Before the most recent rallies, turnout had been low at such events in recent years, largely believed to be as a result of fatigue after years of a financial crisis that led to three international bailouts in exchange for pension and wage cuts, tax hikes and unpopular labour reforms.
Unions were once an influential force in the Greek workplace, but the country’s eight-year recession, which wiped out a quarter of its economy, changed that.
Τhe last conservative administration, in power from 2012 to 2014, effectively eliminated the public sector’s right to strike by ordering transport workers and teachers to work on pain of imprisonment. It cited a law that gave the government special powers to protect the public interest.
Unions now fear that the workers’ rights lost during the recession, the worst in a developed post-World War II economy, will now remain suppressed in the name of the country’s economic growth.
Greece exited its third bailout programme in 2018, two years after returning to growth.
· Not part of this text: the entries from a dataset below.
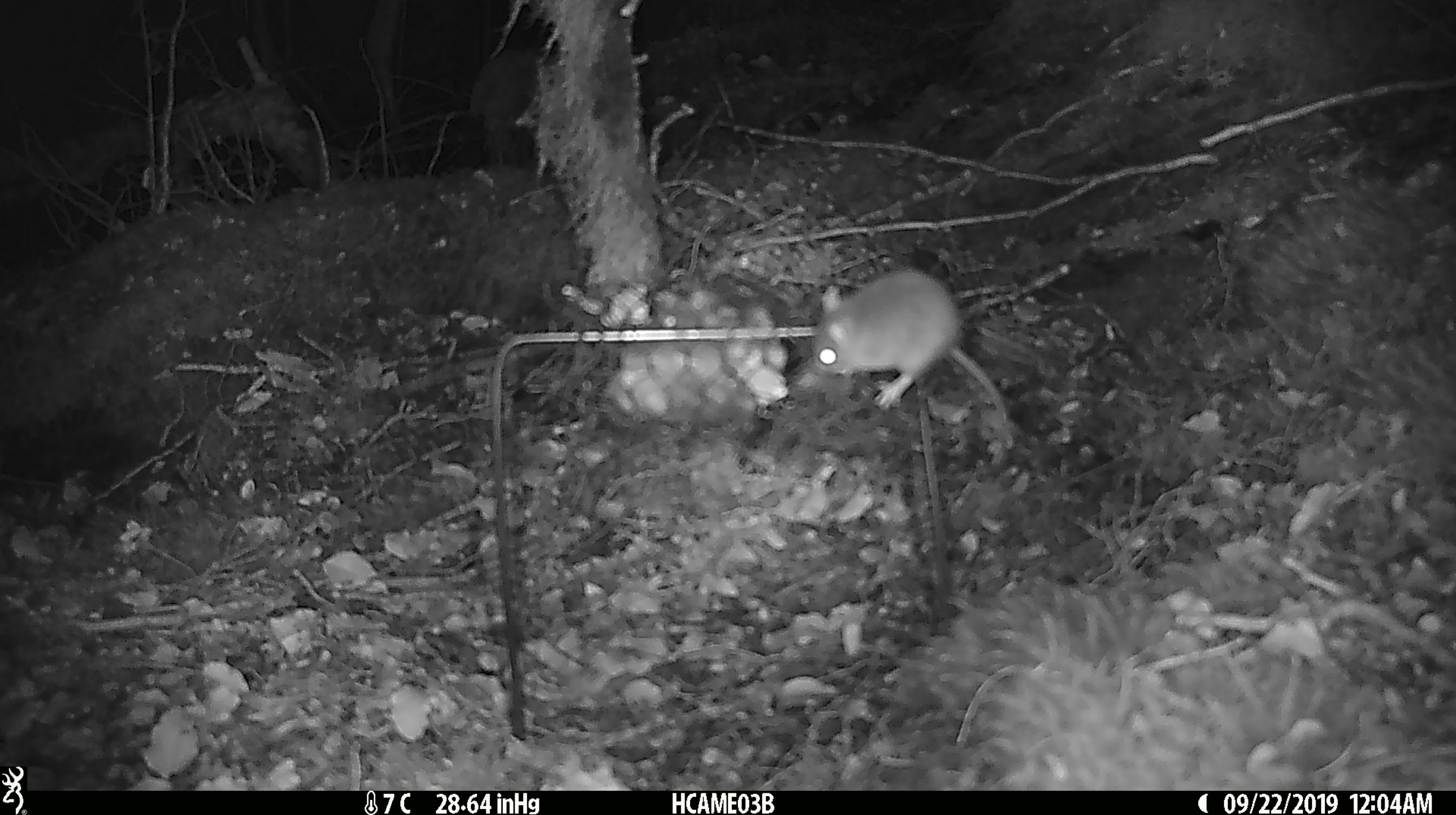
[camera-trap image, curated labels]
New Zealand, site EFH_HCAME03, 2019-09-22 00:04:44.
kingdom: Animalia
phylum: Chordata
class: Mammalia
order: Rodentia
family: Muridae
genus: Mus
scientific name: Mus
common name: mouse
Mouse (Mus).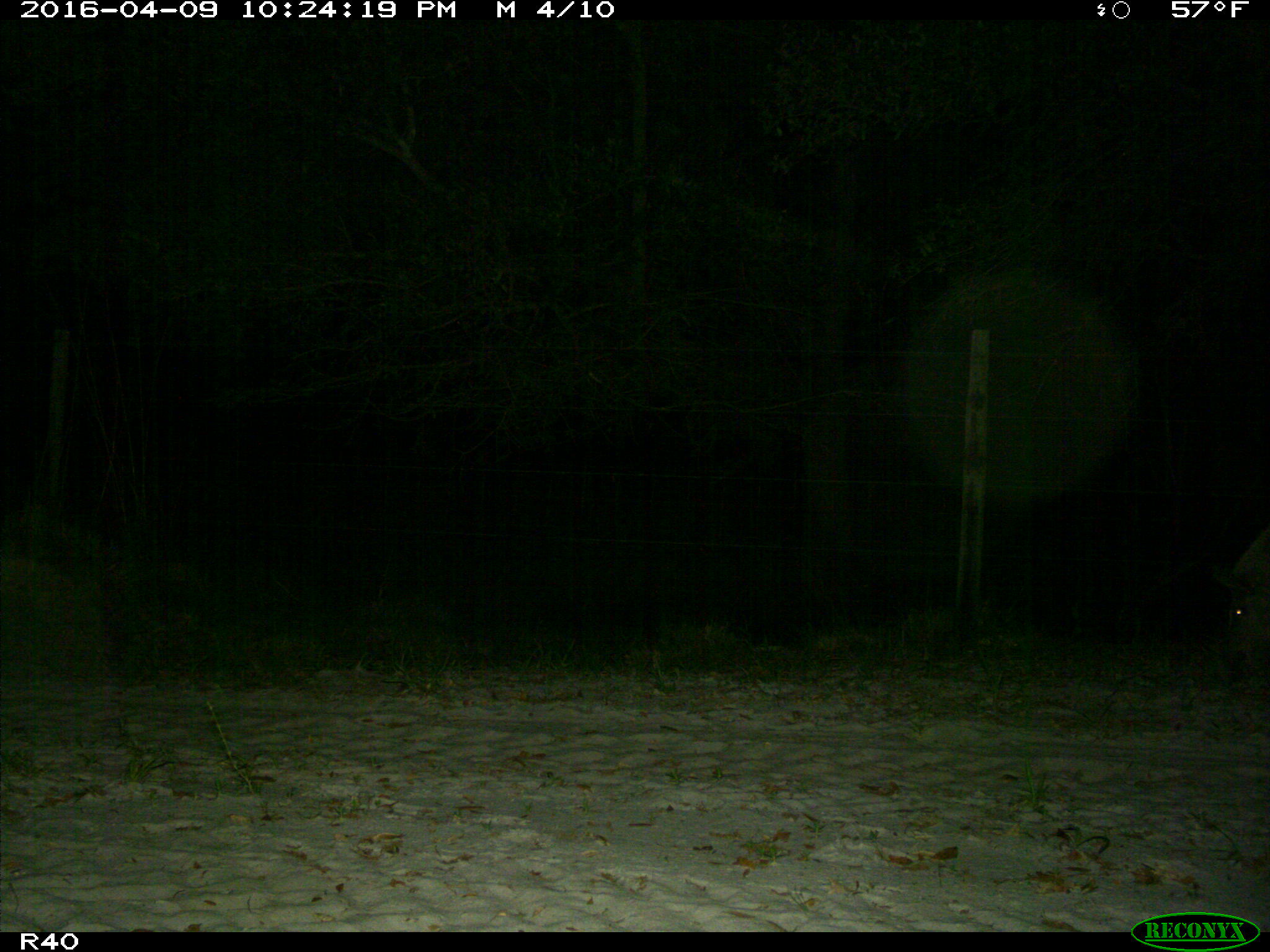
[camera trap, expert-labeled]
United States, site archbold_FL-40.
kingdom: Animalia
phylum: Chordata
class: Mammalia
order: Artiodactyla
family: Suidae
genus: Sus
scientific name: Sus scrofa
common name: wild boar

However, its progress is still being monitored by its lenders, who expect it to achieve an ambitious primary surplus target, meaning the amount of income earned is higher than state spending, of 3.5 percent of gross domestic product (GDP) annually through 2022 and 2.2 percent a year thereafter.
The International Monetary Fund (IMF), one of the creditors, has also called for the labour market to be further freed up.
Mitsotakis’s government has promised to negotiate a lowering of the targets with European lenders and wants to distribute a retirement bonus to pensioners next year, as his predecessor did before losing the elections in July.
He has also pledged to increase wages by reducing social security contributions and ease taxation to attract investors.